La relation à Jésus est prioritaire, ou bien elle n’est pas. « Renier Jésus devant les hommes », c’est ne pas le considérer comme prioritaire. Il n’est pas question ici des incroyants – que nous ne sommes pas – mais des mécréants – que nous pouvons être trop souvent. Et c’est bien pourquoi il faut traduire littéralement « celui qui ne prend pas sa croix et me suit n’est pas digne de moi », et non « et ne me suit pas ». Jésus ne parle pas de ceux qui ne le suivent pas, mais justement de ceux qui le suivent, c’est-à-dire vous et moi ! C’est pour nous que se pose sans cesse la question du premier commandement : « tu aimeras le Seigneur ton Dieu de tout ton cœur, de toute ton âme et de toute ta pensée » (Matth. 22 / 37) … En fait, nous réservons pour nos autres relations, pour la vie de tous les jours, la part qui reviendrait à Dieu si nous obéissions au commandement… Oui, nous « aimons père et mère plus que » nous n’aimons Jésus.
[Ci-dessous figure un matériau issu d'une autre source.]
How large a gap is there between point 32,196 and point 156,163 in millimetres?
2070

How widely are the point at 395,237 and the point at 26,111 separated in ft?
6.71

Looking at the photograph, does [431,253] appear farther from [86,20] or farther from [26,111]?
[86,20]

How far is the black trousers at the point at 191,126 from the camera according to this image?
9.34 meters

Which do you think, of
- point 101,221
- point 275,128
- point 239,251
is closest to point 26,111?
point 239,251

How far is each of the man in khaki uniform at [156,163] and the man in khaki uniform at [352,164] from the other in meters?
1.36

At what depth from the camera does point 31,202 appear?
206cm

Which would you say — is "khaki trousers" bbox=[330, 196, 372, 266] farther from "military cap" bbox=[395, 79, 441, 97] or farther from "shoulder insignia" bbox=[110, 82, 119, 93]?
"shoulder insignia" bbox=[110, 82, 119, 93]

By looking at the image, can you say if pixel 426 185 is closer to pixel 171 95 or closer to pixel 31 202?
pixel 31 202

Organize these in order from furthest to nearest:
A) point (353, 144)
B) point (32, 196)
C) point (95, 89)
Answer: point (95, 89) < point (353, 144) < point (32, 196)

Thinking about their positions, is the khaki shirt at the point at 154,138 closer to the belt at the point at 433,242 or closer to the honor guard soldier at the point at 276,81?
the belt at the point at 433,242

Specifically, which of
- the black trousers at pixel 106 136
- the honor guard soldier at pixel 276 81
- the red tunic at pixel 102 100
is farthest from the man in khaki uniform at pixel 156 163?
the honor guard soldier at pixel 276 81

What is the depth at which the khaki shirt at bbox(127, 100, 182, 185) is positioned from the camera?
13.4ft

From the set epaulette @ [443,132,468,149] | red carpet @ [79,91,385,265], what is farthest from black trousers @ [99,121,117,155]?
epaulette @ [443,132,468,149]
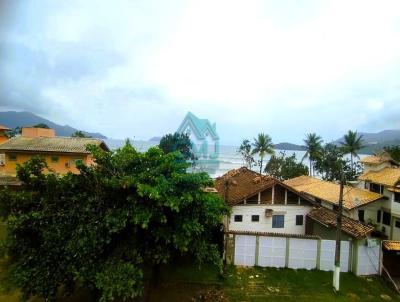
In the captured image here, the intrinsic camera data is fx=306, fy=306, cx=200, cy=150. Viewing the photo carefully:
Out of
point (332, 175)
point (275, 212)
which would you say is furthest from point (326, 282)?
point (332, 175)

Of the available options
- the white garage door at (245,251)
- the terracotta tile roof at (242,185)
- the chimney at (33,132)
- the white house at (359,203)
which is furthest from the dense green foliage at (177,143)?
the white garage door at (245,251)

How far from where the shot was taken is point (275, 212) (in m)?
22.2

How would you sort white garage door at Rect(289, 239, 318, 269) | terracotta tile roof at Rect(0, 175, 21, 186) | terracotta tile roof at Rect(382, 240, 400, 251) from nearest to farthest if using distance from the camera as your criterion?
terracotta tile roof at Rect(382, 240, 400, 251), white garage door at Rect(289, 239, 318, 269), terracotta tile roof at Rect(0, 175, 21, 186)

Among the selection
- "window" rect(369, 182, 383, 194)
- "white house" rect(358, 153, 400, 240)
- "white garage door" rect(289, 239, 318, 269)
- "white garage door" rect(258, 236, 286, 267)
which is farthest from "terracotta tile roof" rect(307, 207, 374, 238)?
"window" rect(369, 182, 383, 194)

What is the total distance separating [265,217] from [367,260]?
681 centimetres

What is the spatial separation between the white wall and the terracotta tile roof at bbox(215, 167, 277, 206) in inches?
37.2

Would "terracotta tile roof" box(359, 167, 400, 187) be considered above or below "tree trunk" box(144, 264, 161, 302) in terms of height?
above

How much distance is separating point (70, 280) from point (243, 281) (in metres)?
8.88

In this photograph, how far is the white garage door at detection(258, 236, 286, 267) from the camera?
60.0 feet

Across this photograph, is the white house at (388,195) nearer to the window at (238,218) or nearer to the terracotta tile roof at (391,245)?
the terracotta tile roof at (391,245)

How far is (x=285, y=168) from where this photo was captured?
52.8 metres

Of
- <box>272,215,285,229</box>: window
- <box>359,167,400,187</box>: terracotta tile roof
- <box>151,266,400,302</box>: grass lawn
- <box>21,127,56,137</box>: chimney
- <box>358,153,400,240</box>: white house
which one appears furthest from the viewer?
<box>21,127,56,137</box>: chimney

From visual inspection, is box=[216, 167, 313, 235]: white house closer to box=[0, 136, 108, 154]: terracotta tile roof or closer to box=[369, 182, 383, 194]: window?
box=[369, 182, 383, 194]: window

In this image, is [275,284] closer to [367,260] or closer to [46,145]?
[367,260]
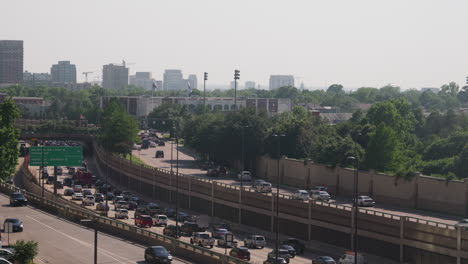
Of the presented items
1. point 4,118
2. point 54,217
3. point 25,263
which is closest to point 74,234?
point 54,217

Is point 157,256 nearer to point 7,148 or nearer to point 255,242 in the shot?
point 255,242

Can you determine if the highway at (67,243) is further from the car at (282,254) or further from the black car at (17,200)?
the car at (282,254)

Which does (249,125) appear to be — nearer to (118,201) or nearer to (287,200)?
(118,201)

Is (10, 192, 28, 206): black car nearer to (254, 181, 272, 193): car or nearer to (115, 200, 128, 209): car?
(115, 200, 128, 209): car

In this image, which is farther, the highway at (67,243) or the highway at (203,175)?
the highway at (203,175)

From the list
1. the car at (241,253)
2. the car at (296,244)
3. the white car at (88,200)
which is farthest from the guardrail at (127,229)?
the car at (296,244)

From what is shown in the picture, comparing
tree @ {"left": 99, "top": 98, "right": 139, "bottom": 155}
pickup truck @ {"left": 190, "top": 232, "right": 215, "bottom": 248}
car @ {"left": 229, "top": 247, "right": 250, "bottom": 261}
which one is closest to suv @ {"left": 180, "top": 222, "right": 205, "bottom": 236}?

Nous nous définissons par rapport à eux, ou par rapport à d’autres d’ailleurs, mais pas par rapport à jésus. Qui d’entre nous se présenterait en disant « je suis le frère / la sœur / de Jésus » ?

 

C’est caricatural ? Le texte de ce matin l’est aussi, et il nous faut bien ça pour ne pas nous trouver des excuses qui toutes seraient fondées dans la sagesse humaine, mais pas dans la Bible. Si je « trouve ma vie » dans ce qui m’entoure et me définit selon le monde, cette vie-là est vouée à la mort et disparaîtra à jamais. Tant pis pour moi. Mais si je me détache de ces liens-là (pas de ces gens-là, mais des liens qui nous empêchent mutuellement de vivre), alors oui je « perds cette vie », cette définition de moi, ma tranquillité humaine, mais j’en trouve une autre, meilleure, chrétienne. C’est cela, « prendre sa croix », quand on prétend suivre Jésus : tout donner à celui qui a tout donné pour nous. Rappelez-vous le « jeune homme riche » : il n’avait pas compris cette invitation à suivre Jésus « parce qu’il avait de grands biens », disait le texte (Matth. 19 / 22). Il y a donc nécessité, nécessité vitale, que Jésus coupe ces liens qui nous retiennent loin de lui et donc loin de nous-mêmes, car « notre vie est cachée avec Christ en Dieu » (Col. 3 / 3), ou comme Paul le dit encore ailleurs : « Christ est ma vie » (Phil. 1 / 21).

 

Vous voyez combien notre image de la paix est fausse : une paix basée soit sur ce que je cède, soit sur ce que je prends, selon que je suis faible ou fort. Il faut bien jeter en travers de ça un glaive, celui de la Parole de Dieu (Éph. 6 / 17 ; Hébr. 4 / 12), qui dénoue les liens d’une tranquillité perverse, afin que puisse se nouer une vraie relation, prioritaire, avec Jésus, et donc à sa suite de vraies relations fraternelles entre nous. Car c’est lui seul qui nous institue frères et sœurs les uns des autres, en ayant fait de nous tous ses frères et ses sœurs à lui. Là encore, Jésus en premier, « premier-né d’un grand nombre de frères » (Rom. 8 / 29). Ce qu’il nous propose, c’est d’échanger les amitiés mondaines contre la fraternité chrétienne, d’échanger une identité fondée sur ce que les autres ont fait de moi contre une identité fondée sur ce que Jésus a fait pour moi. Alors, alors seulement, nous pourrons accomplir les œuvres, la mission, qu’il a préparées pour nous. C’est lui qui nous en rends dignes, c’est lui qui le fera. Amen.